# wow... eew...



## Bottles r LEET (Mar 28, 2011)

Picked up a bottle at an 1800s barn and it had a dead mouse in it.[8D] I'm guessing the mouse had been dead for 20 years... still  had fur on it too.[:'(]


----------



## surfaceone (Mar 28, 2011)

Hey Ryan,

 Did'ya get photos? I'd think there'd be some collector interest in a mummified mouse bottle...

 T'would make a great fleabay item.  [8D]


----------



## cyberdigger (Mar 28, 2011)

I found a demijohn on the curb last year and brought it home, only to find a whole mummified mouse family in it.. talk about eew.. !!


----------



## Bottles r LEET (Mar 28, 2011)

Got a picture.[]


----------



## towhead (Mar 29, 2011)

I have a mouse in a 7up bottle.  Eby you say?  ....hmmmm -Julie

 P.S. I think there is a live one in my truck too![]


----------



## cowseatmaize (Mar 29, 2011)

Ghost mouse!!!! Run away!!!


----------



## Blackglass (Mar 29, 2011)

I bought a small demi-john from a yardsale once and it also had a dead mouse in it...kinda a creepy thing to discover on the ride home...


----------



## RICKJJ59W (Mar 29, 2011)

> ORIGINAL:  towhead
> 
> I have a mouse in a 7up bottle.  Eby you say?  ....hmmmm -Julie
> 
> P.S. I think there is a live one in my truck too![]


 
 Just hope it doesn't die in there,warm weather is comin [X(][]


----------



## toddrandolph (Mar 29, 2011)

I found 2 warners safe bottles in the attic of my previous house, the nice older type with the double ring top or whatever you call that, one of which had a mummified mouse inside. I thought it would be dry and brittle and I could break it up with a stick and get it out, nope, so the mouse is still inside and the bottle is displayed in my window.


----------



## surfaceone (Mar 29, 2011)

Hello Ghost Mouseketeers,

 You guys are doing all this talking about it, and no one, save Ryan, is doin any showing. And you can't really see Ryan's mouse too well. No offense, Ryan. [8D]

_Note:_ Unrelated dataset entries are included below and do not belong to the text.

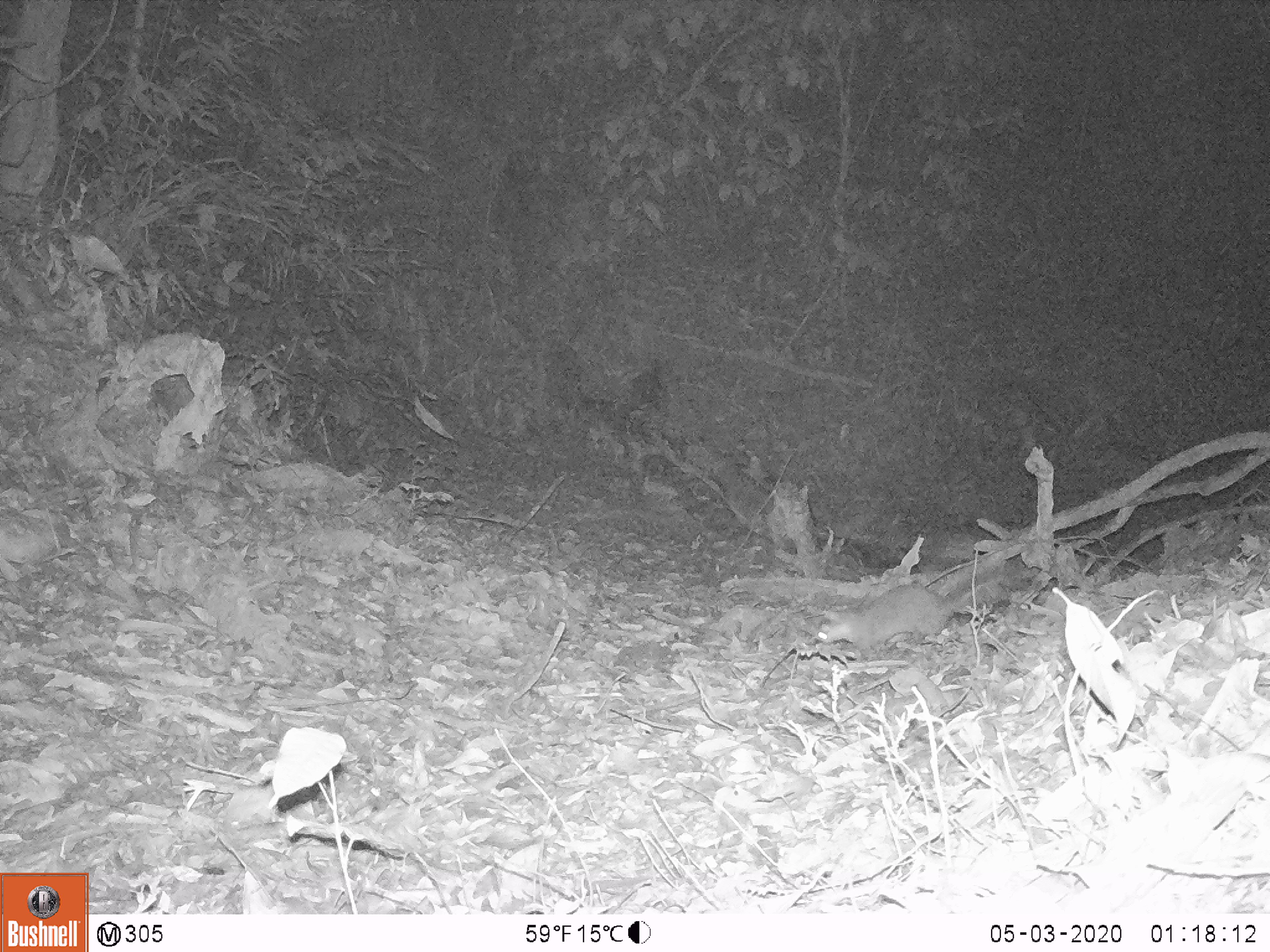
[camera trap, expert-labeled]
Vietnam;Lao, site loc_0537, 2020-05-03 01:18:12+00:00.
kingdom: Animalia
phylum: Chordata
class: Mammalia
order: Carnivora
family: Mustelidae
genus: Melogale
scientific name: Melogale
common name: ferret badger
Ferret badger (Melogale). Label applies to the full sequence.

 Now, If I had a mouse in a bottle, I'd be tryin to show it off to best advantage. Try and capture the mousiness like you would a great birdswing or bubble configuration.

 Where else can ya get the mouse in a bottle story, but here...


----------



## cyberdigger (Mar 29, 2011)

HERE is a link to my mousy coffin post.. and here is the pic:  WARNING LOOK AT OWN RISK!!
 .
 .
 .
 .
 .
 .

 .
 .
 .


----------



## surfaceone (Mar 29, 2011)

Hi'ya Charlie,

 Thank you. They look shaken not stirred.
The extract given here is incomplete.